The trend measure of housing starts in Canada was 192,047 units in December compared to 194,807 in November, according to Canada Mortgage and Housing Corporation (CMHC). The trend is a six-month moving average of the monthly seasonally adjusted annual rates (SAAR)1 of housing starts.
“The modest decline in the trend in December reflected lower levels of both multiple and single-detached starts,” said Bob Dugan, CMHC’s Chief Economist. “Overall, activity in 2014 continued to be supported by employment growth and migration with starts remaining essentially unchanged at 189,4012 compared to 187,923 in 2013. These factors are expected to continue to promote stability in the pace of new home construction during 2015.”
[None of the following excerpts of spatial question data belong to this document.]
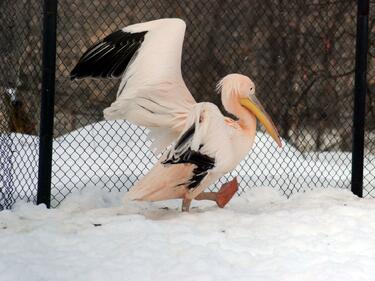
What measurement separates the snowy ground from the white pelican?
17cm

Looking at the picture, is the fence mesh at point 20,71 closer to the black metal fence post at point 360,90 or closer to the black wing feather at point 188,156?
the black wing feather at point 188,156

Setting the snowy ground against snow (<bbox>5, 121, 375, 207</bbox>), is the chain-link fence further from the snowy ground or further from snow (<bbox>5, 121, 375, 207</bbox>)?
the snowy ground

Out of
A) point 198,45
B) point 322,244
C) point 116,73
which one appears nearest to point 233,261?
point 322,244

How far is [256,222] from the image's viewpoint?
3.83 metres

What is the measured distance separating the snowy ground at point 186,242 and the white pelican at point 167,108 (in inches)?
6.8

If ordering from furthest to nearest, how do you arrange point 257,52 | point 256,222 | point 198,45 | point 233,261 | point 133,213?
1. point 257,52
2. point 198,45
3. point 133,213
4. point 256,222
5. point 233,261

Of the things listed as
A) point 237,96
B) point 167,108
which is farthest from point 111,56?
point 237,96

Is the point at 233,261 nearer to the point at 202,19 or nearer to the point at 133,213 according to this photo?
the point at 133,213

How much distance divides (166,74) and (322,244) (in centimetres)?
118

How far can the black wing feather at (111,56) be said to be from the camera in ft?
13.2

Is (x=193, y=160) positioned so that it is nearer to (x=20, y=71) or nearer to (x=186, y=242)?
(x=186, y=242)

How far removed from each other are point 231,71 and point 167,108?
3130 millimetres

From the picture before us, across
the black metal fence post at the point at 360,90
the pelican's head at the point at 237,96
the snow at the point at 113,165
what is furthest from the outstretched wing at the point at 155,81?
the black metal fence post at the point at 360,90

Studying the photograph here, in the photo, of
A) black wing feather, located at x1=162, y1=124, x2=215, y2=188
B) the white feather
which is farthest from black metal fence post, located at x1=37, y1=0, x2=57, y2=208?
black wing feather, located at x1=162, y1=124, x2=215, y2=188
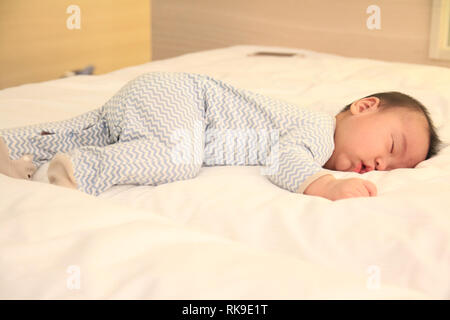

CMHC uses the trend measure as a complement to the monthly SAAR of housing starts to account for considerable swings in monthly estimates and obtain a more complete picture of the state of Canada’s housing market. In some situations analyzing only SAAR data can be misleading, as they are largely driven by the multi-unit segment of the market which can vary significantly from one month to the next.
The standalone monthly SAAR was 180,560 units in December, down from 193,199 in November. The SAAR of urban starts decreased to 162,915 in December, from 173,627 in November. The decrease was led by multiple urban starts, which decreased to 103,054 units in December from 110,766 in November, while singledetached urban starts decreased to 59,861 units from 62,861.
Urban housing starts saw relatively large declines in Atlantic Canada, Quebec and the Prairies, while urban housing starts registered modest gains in Ontario and British Columbia.
Rural starts3 were estimated at a seasonally adjusted annual rate of 17,645 units.